To avoid flashbacks of previous painful history lessons, let's say they were a list of "Facts" (complaints) "submitted to a candid world" against the King of Great Britain. The Declaration lists 18 "repeated injuries and usurpations" the King used to establish an "absolute Tyranny over these States." 

It also said the King subjected the colonists to "jurisdiction foreign to our constitution," including 10 violations of basic laws like taxes without consent, suspending the legislatures and depriving people of trial by jury. 

So Congress said the British King left them no choice but to "solemnly publish and declare, That these United Colonies are, and of Right ought to be Free and Independent States; that they are Absolved from all Allegiance to the British Crown, and that all political connection between them and the State of Great Britain, is and ought to be totally dissolved; and that as Free and Independent States, they have full Power to levy War, conclude Peace, contract Alliances, establish Commerce, and to do all other Acts and Things which Independent States may of right do." 

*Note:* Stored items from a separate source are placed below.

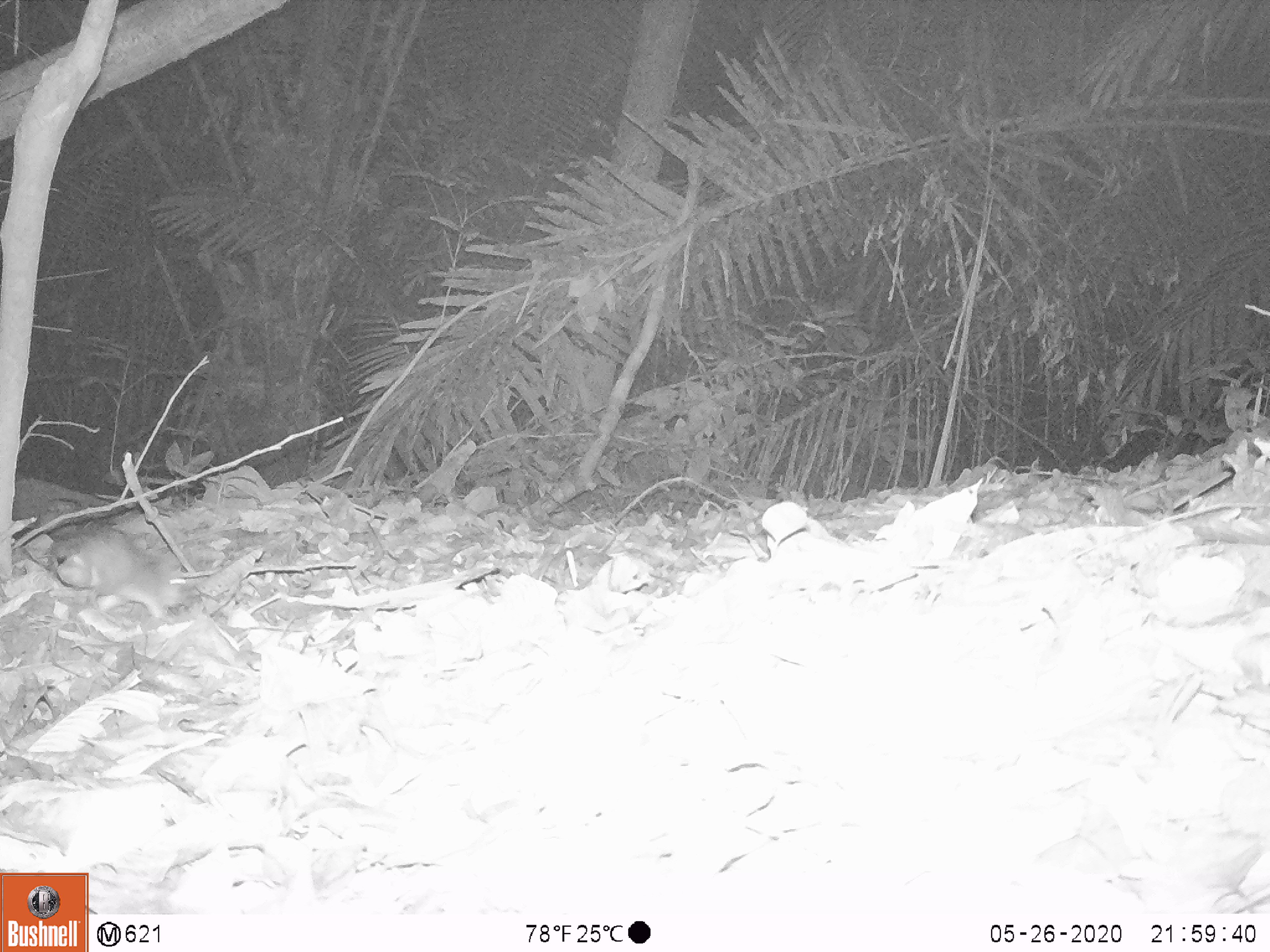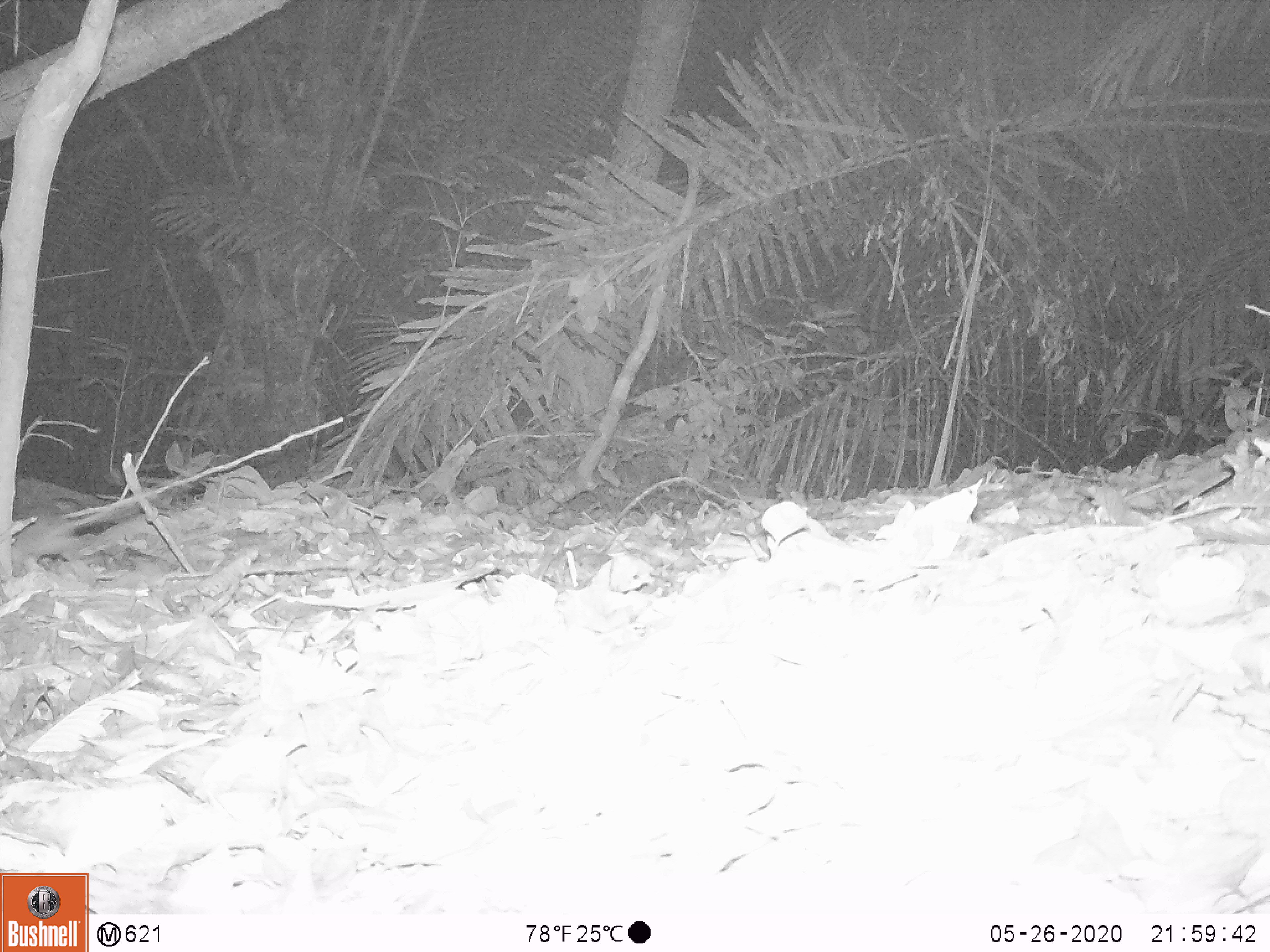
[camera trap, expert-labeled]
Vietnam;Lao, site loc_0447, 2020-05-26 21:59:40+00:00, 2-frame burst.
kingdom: Animalia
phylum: Chordata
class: Mammalia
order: Rodentia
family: Muridae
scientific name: Muridae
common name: old-world mice and rats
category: unidentified murid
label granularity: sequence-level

Hence the birth of the USA! 

However, as a member of the United States Air Force, it is the last line of the Declaration of Independence that I appreciate the most. The 56 signatories made their most solemn pledge to defend this infant nation called the United States of America. 

"And for the support of this Declaration, with a firm reliance on the protection of divine Providence, we mutually pledge to each other our Lives, our Fortunes and our sacred Honor." 

We make a similar pledge when we take our Air Force oaths to support and defend the Constitution against all enemies, foreign and domestic. Thomas Jefferson, the primary writer of the Declaration of Independence, said, "The price of freedom is eternal vigilance." 

You are doing an outstanding job providing that vigilance ... thank you!